Taxe annuelle incontournable des entrepreneurs, la CFE a été créée dans les années 2010 afin de répondre aux besoins de financement des collectivités territoriales en mettant l'entreprise à contribution. En principe et sous réserve d’exonération, la CFE est due par les personnes physiques et les sociétés (y compris les micro-entreprises) qui exercent à titre habituel, en France, une activité professionnelle non salariée au 1er janvier de l’année d’imposition.
Comprendre et payer la CFE - Les conseils d'une avocate-fiscaliste
Qui est concerné par la CFE ?
Tout entrepreneur qui exerce une activité non salariée est redevable de la CFE, quel que soit son statut juridique et son domaine d'activité. Peu importe votre statut juridique, votre activité ou votre régime d'imposition, si vous gérez une entreprise, une micro-entreprise, ou que vous exercez une activité non salariée vous êtes redevables de la CFE. La cotisation foncière des entreprises (CFE) est due, sauf exceptions, par les professionnels qui exercent à titre habituel une activité non salariée au 1er janvier de l'année d'imposition.

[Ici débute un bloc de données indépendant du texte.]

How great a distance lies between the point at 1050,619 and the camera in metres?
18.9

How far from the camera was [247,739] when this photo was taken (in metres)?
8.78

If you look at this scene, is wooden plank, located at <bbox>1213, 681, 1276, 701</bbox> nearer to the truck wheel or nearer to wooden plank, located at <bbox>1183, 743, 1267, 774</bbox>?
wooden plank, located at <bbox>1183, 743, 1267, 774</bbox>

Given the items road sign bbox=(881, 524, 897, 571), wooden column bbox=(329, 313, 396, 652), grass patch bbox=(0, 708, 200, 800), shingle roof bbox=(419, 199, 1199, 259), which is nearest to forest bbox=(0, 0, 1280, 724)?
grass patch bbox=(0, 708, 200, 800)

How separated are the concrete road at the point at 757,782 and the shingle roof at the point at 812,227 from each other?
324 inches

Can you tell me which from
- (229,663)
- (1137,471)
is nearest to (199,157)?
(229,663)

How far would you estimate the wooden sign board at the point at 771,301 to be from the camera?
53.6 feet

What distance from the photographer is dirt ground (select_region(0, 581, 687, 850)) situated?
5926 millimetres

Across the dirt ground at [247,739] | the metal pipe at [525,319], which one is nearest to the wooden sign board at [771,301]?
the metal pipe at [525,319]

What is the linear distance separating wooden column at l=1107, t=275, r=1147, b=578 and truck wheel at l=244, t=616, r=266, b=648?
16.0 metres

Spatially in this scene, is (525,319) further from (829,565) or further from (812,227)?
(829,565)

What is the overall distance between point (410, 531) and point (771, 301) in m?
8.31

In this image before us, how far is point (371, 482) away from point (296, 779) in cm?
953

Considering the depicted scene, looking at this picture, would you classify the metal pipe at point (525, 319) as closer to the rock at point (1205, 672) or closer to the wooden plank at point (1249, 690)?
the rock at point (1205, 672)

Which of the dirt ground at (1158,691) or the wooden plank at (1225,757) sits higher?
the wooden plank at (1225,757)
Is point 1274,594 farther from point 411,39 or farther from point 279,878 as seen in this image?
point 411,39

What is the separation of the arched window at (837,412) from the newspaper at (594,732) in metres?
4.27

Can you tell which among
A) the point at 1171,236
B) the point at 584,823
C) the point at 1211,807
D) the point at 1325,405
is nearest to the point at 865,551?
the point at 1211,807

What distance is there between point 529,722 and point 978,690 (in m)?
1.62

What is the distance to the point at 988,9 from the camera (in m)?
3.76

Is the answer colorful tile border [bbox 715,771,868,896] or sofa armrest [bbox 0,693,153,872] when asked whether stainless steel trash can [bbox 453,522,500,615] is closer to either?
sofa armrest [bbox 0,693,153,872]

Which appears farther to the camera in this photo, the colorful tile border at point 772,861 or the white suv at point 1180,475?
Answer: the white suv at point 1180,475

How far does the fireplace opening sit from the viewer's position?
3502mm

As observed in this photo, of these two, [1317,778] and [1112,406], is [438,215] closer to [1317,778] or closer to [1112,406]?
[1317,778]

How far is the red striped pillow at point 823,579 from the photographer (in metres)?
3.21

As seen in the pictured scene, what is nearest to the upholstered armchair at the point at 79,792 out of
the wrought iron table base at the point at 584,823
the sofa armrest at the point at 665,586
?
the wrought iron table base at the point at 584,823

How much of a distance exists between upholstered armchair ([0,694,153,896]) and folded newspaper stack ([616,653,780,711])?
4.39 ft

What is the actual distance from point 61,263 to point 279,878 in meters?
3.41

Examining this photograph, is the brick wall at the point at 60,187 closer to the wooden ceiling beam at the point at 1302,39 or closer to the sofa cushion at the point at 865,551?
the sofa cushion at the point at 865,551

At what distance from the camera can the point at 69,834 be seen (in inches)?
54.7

La CFE est due même si le professionnel ne dispose d'aucun local et qu'il exerce son activité à domicile (ou chez ses clients). Dans ce cas, le montant de la CFE est déterminé en fonction du chiffre d'affaires réalisé sur une période de 12 mois (au cours de l'année N-2).
L'entreprise est redevable de la CFE dans chaque commune où elle dispose de locaux et de terrains. Les communes sont les seules bénéficiaires du produit de la cotisation foncière des entreprises.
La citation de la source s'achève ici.